Lorsque dans
Les Particules élémentaires (ou était-ce un autre de ses
romans ? je ne sais plus),
Michel Houellebecq propose comme voie de progression de l'humanité le devenir asexualisé de chacun de ses membres dans la destruction du désir et le recours aux manipulations génétiques, l'involution au stade de molécules primitives de la soupe primordial qui, après des millions d'années d'errance, auraient décidé de mettre fin aux erreurs des eucaryotes méiotiques ayant cédé à la tentation de l'évolution génétique spontanée, nous n'avons affaire qu'à une semi plaisanterie. D'une certaine façon,
Michel Houellebecq essaie de sortir du tragique qui lui fait écrire, parfois, des considérations mélancoliques dans ce genre : « […] les Occidentaux contemporains ne parviennent plus à être des lecteurs ; ils ne parviennent plus à satisfaire cette humble demande d'un livre posé devant eux : être simplement des êtres humains, pensant et ressentant par eux-mêmes.

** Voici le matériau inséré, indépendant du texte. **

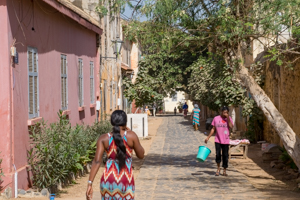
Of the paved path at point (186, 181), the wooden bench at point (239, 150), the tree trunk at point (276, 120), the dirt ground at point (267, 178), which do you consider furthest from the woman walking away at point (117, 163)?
the wooden bench at point (239, 150)

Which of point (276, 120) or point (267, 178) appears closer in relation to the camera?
point (276, 120)

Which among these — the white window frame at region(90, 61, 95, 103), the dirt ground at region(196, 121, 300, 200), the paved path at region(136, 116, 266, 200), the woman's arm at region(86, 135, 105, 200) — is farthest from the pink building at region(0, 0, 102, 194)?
the dirt ground at region(196, 121, 300, 200)

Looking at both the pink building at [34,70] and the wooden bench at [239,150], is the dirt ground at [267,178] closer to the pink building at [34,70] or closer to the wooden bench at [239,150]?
the wooden bench at [239,150]

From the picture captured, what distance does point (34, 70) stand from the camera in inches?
408

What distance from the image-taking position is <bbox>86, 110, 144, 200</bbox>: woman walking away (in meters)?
5.28

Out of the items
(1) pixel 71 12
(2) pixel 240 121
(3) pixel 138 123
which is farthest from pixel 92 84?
(2) pixel 240 121

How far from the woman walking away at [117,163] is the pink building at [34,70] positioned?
3.74 m

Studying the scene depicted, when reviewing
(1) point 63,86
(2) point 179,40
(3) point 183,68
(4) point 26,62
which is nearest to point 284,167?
(2) point 179,40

A plus forte raison, ils ne peuvent jouer ce rôle face à un autre être. Il le faudrait, pourtant : car cette dissolution de l'être est une dissolution tragique ; et chacun continue, mû par une nostalgie douloureuse, à demander à l'autre ce qu'il ne peut plus être ; à chercher, comme un fantôme aveuglé, ce poids d'être qu'il ne trouve plus en lui-même. Cette résistance, cette permanence ; cette profondeur. Bien entendu chacun échoue, et la solitude est atroce. »
En attendant de redevenir êtres monocellulaires préservés de la reproduction sexuée, nous devrons encore subir les désagréments liés à notre imperfection humaine. Les symptômes inhérents à cette condition s'établissent dans la littérature (
Jacques Prévert est un con), dans l'art contemporain (L'art comme épluchage), dans l'architecture moderne (Approches du désarroi), dans le festivisme (La fête), dans le féminisme (L'humanité, second stade) et dans tant d'autres petites affaires qui écorchent notre endurance au fil des jours.

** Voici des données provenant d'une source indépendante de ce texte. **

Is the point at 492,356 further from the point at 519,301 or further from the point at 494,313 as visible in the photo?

Houellebecq est la nourriture idéale de ceux qui digèrent bien. D'ailleurs, ceux qui digèrent mal se trompent d'aliment car
Houellebecq ne nourrit aucune haine particulière contre ce monde puisqu'il n'en a rien à foutre, comme un authentique gnostique. Si
Houellebecq est notre
Bukowski national pour les
histoires de cul, ça ne l'empêche pas non plus d'être notre
Dalaï-Lama local pour le reste. Contemplatif, il contourne la résignation et nous suggère la voie de la contemplation. Puisqu'en Occident, nous ne pouvons plus mener « une vie humaine », puisqu'en fait, « il n'y a qu'une seule chose que l'on puisse vraiment faire en Occident, c'est gagner de l'argent » ; puisque nous ne pouvons plus rien dire et que «
Nietzsche,
Schopenhauer et
Spinoza ne passeraient plus aujourd'hui » ; puisque « de plus en plus de choses deviennent impossibles à penser », alors nous décrochons de l'esprit de ce temps. Puisque « le respect pour les identités [est] devenu si fort » et que « le respect est devenu obligatoire, y compris pour les cultures les plus immorales et les plus sottes », alors nous devons aimer déplaire.

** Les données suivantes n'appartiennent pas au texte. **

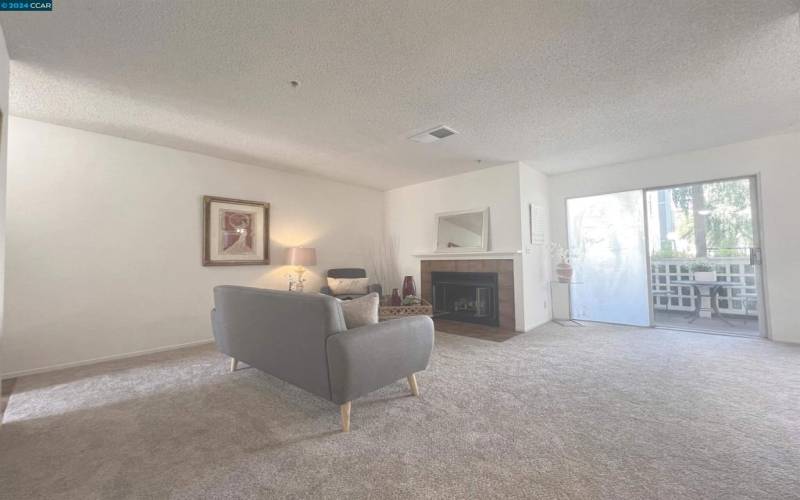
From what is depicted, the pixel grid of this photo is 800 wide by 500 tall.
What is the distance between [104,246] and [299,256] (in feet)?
6.88

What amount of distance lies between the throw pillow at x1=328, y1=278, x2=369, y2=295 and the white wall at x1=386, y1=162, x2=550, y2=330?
3.89 feet

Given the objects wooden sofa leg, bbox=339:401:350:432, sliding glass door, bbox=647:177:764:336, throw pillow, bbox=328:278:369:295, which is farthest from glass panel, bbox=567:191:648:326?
wooden sofa leg, bbox=339:401:350:432

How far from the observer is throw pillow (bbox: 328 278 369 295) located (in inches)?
191

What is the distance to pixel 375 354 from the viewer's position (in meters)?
1.94

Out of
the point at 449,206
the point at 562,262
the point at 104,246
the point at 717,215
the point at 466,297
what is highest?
the point at 449,206

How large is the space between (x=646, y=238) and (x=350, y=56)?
4.69 m

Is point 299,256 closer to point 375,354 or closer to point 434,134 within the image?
point 434,134

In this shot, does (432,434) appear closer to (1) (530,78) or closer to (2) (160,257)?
(1) (530,78)

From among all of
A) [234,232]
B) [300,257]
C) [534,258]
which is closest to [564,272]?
[534,258]

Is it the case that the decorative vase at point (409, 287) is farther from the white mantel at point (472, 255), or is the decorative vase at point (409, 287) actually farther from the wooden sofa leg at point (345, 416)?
the wooden sofa leg at point (345, 416)

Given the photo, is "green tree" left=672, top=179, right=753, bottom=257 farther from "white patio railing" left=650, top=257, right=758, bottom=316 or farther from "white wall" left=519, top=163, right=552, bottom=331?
"white wall" left=519, top=163, right=552, bottom=331

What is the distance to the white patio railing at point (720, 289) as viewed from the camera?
3.91m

Puisqu'il n'y a plus rien à faire que de subir « des normes excessives » qui ne conduisent qu'à la promesse de « pouvoir continuer à me faire chier, de pouvoir acheter des polos
Ralph Lauren », il faut revenir aux joies évidentes (« je ne parviens pas à m'imaginer sans un livre »), les cultiver dans la répétition du geste sans se soucier de l'exhortation à la nouveauté à laquelle nous soumet notre monde (« Je ne trouve pas ennuyeux de répéter à l'infini ce que j'aime faire, j'irai même plus loin : le vrai bonheur est dans la répétition, dans le perpétuel recommencement du même »).
Levant un coin du voile des apparences pour toucher la vacuité qui se cache derrière toute chose,
Houellebecq est souvent drôle dans les évidences qu'il énonce (« J'ai l'impression qu'on se comporte aujourd'hui avec les religions comme avec les danses bretonnes : du moment que c'est un peu traditionnel, un peu vieux, ça devient respectable et presque sympathique ») et dans la spontanéité de ses remarques (« Qu'est-ce que je fous avec ces cons ? » dans son essai sur la Fête).
Houellebecq témoignait ici encore d'une sagesse plutôt honnête, qu'il décida ensuite de pousser jusque dans ses retranchements en se faisant le bouffon de l'époque, sans crainte d'être confondu avec le personnage qu'il donne à voir.